» TASK DESCRIPTION: Copy out the text of every entry below, substituting "GU10" for each occurrence of "E27" and leaving everything else unchanged. Leave the pictures out of your answer.

» RECORDS:

-- Opening Marker --

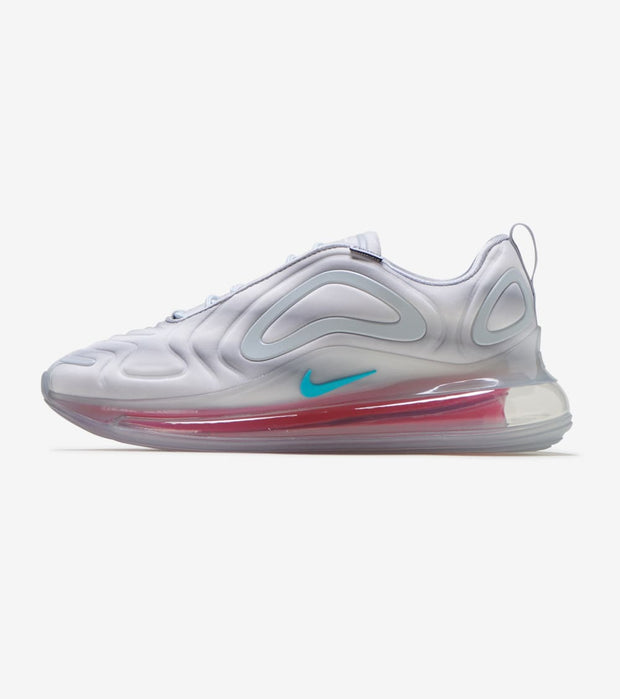 air max 720 jimmy jazz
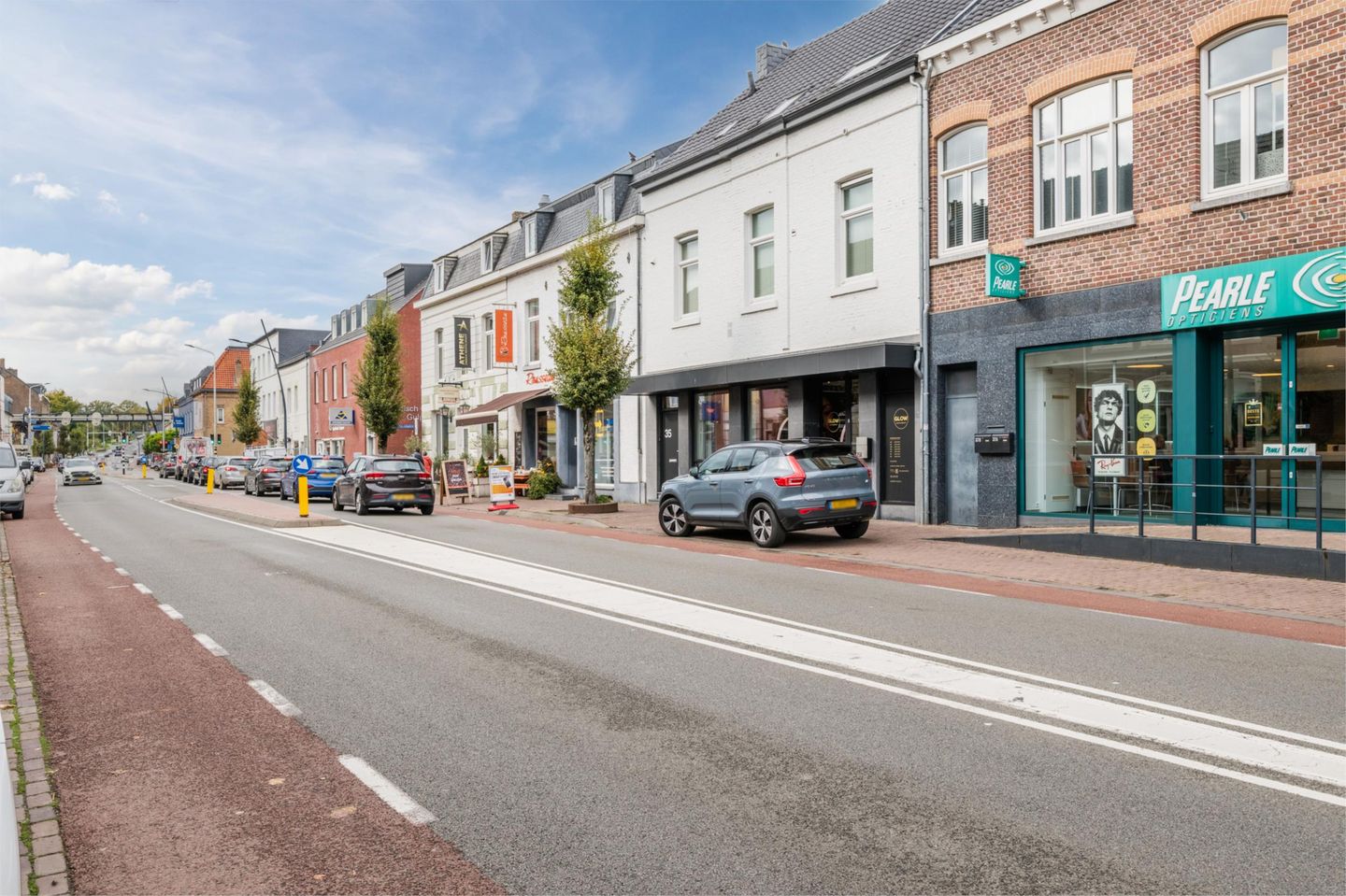 Foto 4 van Rijksweg 35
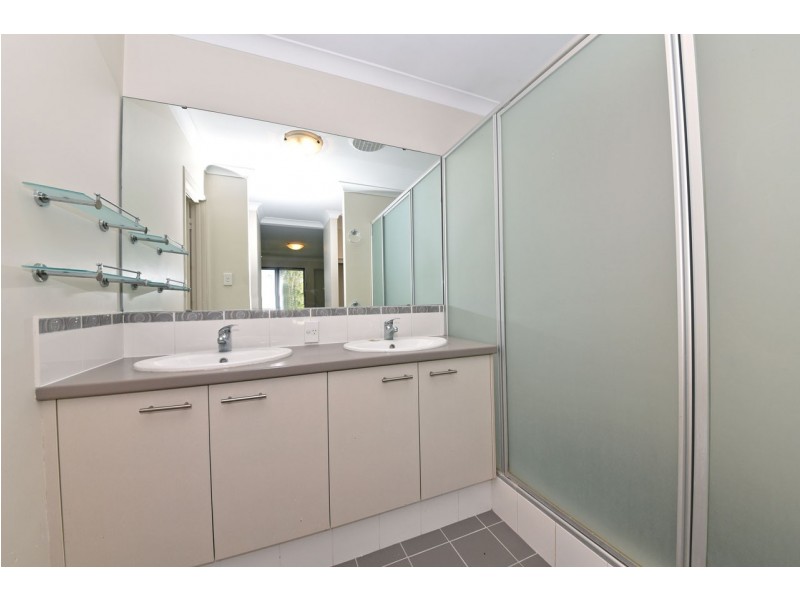 118 Liberty Drive, Clarkson WA 6030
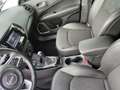 Jeep Compass 2.0 mjt Limited 4wd 140cv auto Gris - thumbnail 17
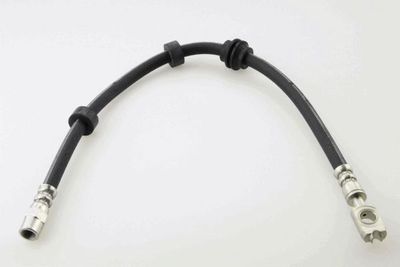 Brake Hose HELLA PAGID 8AH 355 466-981
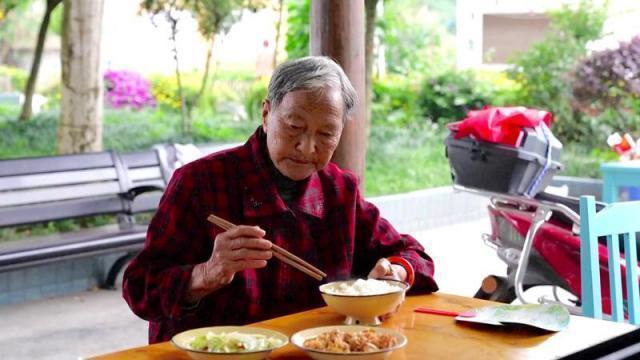 宇宙大厂也折戟：腾讯课堂被按下休止符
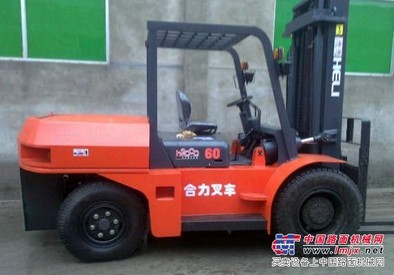 供应阳泉二手叉车13651238551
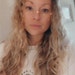 WildSageShopCo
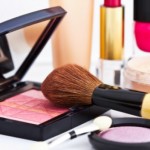 Organizing your Cosmetics Drawer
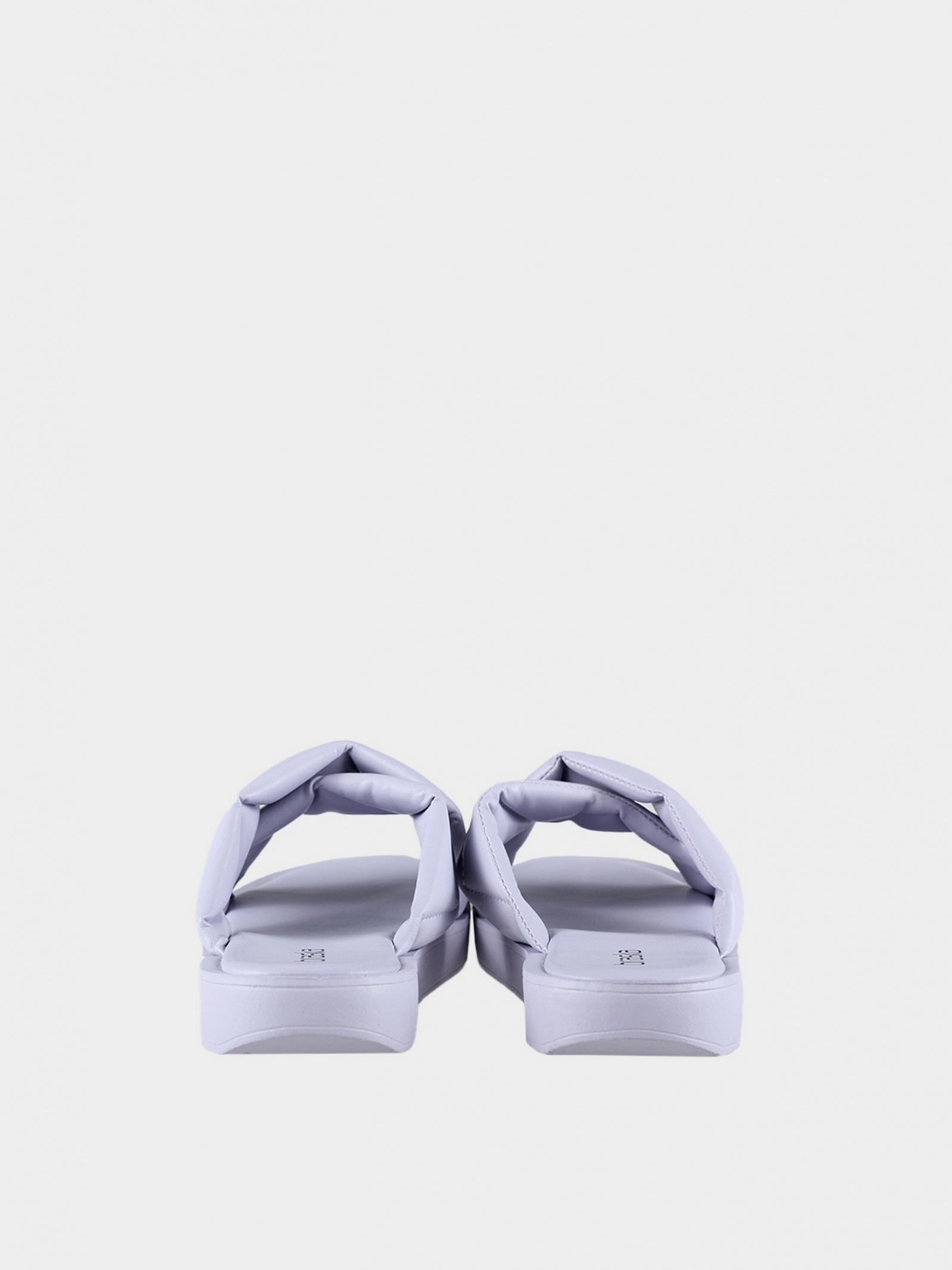Slide Sandals Women's Braska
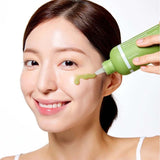Madeca Matcha Toning Peeling Gel - Sokobox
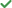 tick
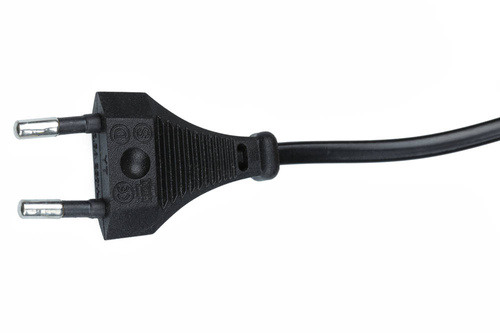 E27 | Bordlampe, natlampe E27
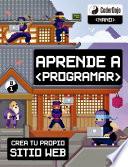 Aprende a programar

-- Closing Marker --

» ANSWER BOX:
 air max 720 jimmy jazz
 Foto 4 van Rijksweg 35
 118 Liberty Drive, Clarkson WA 6030
 Jeep Compass 2.0 mjt Limited 4wd 140cv auto Gris - thumbnail 17
 Brake Hose HELLA PAGID 8AH 355 466-981
 宇宙大厂也折戟：腾讯课堂被按下休止符
 供应阳泉二手叉车13651238551
 WildSageShopCo
 Organizing your Cosmetics Drawer
Slide Sandals Women's Braska
Madeca Matcha Toning Peeling Gel - Sokobox
 tick
 GU10 | Bordlampe, natlampe GU10
 Aprende a programar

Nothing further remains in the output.